## Text provided
☆ ☆ ☆ ☆

BLACKSBURG, Va., September 16, 2011 – Shamira Shallom, a graduate student in Virginia Tech’s doctoral program in Genetics Bioinformatics and Computational Biology (GBCB) program, has won the Southern Regional Education Board (SREB) Doctoral Dissertation Scholars Award.
This dissertation research award is for Shallom's study on developing a species-independent pathogen forensic array with Dr. Harold ‘Skip’ Garner, executive director and professor at the Virginia Bioinformatics Institute. The award will support advancement of her research program in the form of a stipend and career development opportunities. After finishing her Ph.D., Shallom plans to work in research and foster development of science opportunities for students at the middle and high school level.
“Shamira is one of those extremely hard working graduate students, who came to the lab with a very large experience toolbox, which she is using, along with her creativity, to advance a project that has national and international infectious disease and biosecurity implications,” said Garner.
Prior to becoming a full-time student, Shallom started in 2005 as a research associate working in VBI’s Cyberinfrastructure and Core laboratory divisions. Prior to that, she studied parasite genomics at the J. Craig Venter Institute for several years including Plasmodium falciparum, the organism that causes malaria. Shallom worked on another major project area while there, the Pathogen Functional Genome Resource Center, where she advanced comparative genomics and developed a high-throughput protein expression platform.
SREB is a nonprofit, nonpartisan organization that works with 16 member states to improve public pre-K-12 and higher education. Founded by the region's governors and legislators in 1948, SREB was America's first interstate compact for education. Today it is the only regional education compact that works directly with state leaders, schools and educators to improve teaching, learning and student achievement at every level of education. The program particularly encourages applicants who seek Ph.D.s in the STEM (science, technology, engineering and math) disciplines and is part of a nationwide initiative to foster minority faculty members by offering support through the dissertation writing phase of the doctoral program. The Board, which is comprised of members from sixteen states, has awarded 50 doctoral awards this year.
About the Virginia Bioinformatics Institute
The Virginia Bioinformatics Institute at Virginia Tech is a premier bioinformatics, computational biology, and systems biology research facility that uses transdisciplinary approaches to science, combining information technology, biology, and medicine. These approaches are used to interpret and apply vast amounts of biological data generated from basic research to some of today’s key challenges in the biomedical, environmental, and agricultural sciences. With more than 240 highly trained multidisciplinary, international personnel, research at the institute involves collaboration in diverse disciplines such as mathematics, computer science, biology, plant pathology, biochemistry, systems biology, statistics, economics, synthetic biology, and medicine. The large amounts of data generated by this approach are analyzed and interpreted to create new knowledge that is disseminated to the world’s scientific, governmental, and wider communities.

☆ ☆ ☆ ☆

## Things to do
a. According to the award announcement, in what year did Shallom start as a research associate at the Virginia Bioinformatics Institute?
b. In one to three sentences, explain what the award announcement says the SREB program's support through the dissertation writing phase is meant to do.
c. Please reproduce the award announcement word for word, everything from "SREB is a nonprofit, nonpartisan" down to "awards this year.".

☆ ☆ ☆ ☆

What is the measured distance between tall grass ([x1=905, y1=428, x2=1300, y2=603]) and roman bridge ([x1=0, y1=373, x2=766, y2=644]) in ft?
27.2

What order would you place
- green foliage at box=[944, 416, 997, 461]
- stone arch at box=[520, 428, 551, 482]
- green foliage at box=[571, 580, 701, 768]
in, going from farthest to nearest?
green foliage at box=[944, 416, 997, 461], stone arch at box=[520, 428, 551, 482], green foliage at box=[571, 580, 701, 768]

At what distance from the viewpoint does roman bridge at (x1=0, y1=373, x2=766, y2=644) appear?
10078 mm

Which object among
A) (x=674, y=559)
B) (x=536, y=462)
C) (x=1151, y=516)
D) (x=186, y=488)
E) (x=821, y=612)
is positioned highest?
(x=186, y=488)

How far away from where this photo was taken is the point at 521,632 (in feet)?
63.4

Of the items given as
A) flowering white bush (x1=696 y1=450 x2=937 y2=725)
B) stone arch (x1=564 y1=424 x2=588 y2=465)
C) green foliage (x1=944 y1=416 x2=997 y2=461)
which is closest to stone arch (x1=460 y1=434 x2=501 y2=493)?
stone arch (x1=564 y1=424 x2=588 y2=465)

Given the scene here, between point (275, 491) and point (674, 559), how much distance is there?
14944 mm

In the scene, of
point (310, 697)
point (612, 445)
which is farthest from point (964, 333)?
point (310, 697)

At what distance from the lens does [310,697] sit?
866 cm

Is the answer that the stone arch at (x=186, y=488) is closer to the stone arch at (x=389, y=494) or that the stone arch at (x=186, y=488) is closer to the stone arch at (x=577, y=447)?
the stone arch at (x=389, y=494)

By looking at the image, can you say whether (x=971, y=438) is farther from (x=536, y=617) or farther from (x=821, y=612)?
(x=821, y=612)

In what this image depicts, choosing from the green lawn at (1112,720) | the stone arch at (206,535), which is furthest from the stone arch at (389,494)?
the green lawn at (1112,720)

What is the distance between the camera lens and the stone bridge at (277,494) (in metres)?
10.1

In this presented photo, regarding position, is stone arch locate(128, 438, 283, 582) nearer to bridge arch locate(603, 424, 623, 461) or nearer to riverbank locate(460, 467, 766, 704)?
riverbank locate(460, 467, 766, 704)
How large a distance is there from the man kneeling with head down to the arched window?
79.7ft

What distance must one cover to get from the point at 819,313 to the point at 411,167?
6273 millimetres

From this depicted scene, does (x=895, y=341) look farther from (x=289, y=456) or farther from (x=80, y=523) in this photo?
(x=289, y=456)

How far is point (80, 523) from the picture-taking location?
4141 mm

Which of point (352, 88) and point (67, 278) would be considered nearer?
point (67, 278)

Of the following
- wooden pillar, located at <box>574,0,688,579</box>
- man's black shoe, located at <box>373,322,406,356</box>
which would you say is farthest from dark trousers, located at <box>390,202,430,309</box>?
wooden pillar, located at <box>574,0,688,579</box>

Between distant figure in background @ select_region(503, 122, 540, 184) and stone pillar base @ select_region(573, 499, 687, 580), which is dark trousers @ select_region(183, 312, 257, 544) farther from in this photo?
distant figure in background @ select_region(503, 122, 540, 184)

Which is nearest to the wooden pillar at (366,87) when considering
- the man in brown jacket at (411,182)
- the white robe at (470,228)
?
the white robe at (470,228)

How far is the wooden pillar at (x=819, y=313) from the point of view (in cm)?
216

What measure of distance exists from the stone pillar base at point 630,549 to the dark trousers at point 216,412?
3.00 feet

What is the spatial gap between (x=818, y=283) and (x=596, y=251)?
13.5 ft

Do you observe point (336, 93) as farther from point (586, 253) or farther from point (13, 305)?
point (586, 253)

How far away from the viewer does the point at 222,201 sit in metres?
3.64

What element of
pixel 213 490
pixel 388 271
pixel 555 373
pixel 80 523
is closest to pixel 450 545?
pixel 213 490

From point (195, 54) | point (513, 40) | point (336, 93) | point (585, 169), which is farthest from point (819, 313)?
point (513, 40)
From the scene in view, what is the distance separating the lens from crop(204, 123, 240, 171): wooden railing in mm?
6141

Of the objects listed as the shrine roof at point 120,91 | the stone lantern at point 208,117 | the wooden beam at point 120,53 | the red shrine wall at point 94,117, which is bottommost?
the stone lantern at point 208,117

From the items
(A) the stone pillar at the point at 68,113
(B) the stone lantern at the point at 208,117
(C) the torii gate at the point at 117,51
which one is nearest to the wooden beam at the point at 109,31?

☆ ☆ ☆ ☆

## Task-by-task solutions
a. 2005

b. The support is part of a nationwide initiative to foster minority faculty members. The program pursues that goal by supporting doctoral students through the dissertation writing phase of their programs.

c.
SREB is a nonprofit, nonpartisan organization that works with 16 member states to improve public pre-K-12 and higher education. Founded by the region's governors and legislators in 1948, SREB was America's first interstate compact for education. Today it is the only regional education compact that works directly with state leaders, schools and educators to improve teaching, learning and student achievement at every level of education. The program particularly encourages applicants who seek Ph.D.s in the STEM (science, technology, engineering and math) disciplines and is part of a nationwide initiative to foster minority faculty members by offering support through the dissertation writing phase of the doctoral program. The Board, which is comprised of members from sixteen states, has awarded 50 doctoral awards this year.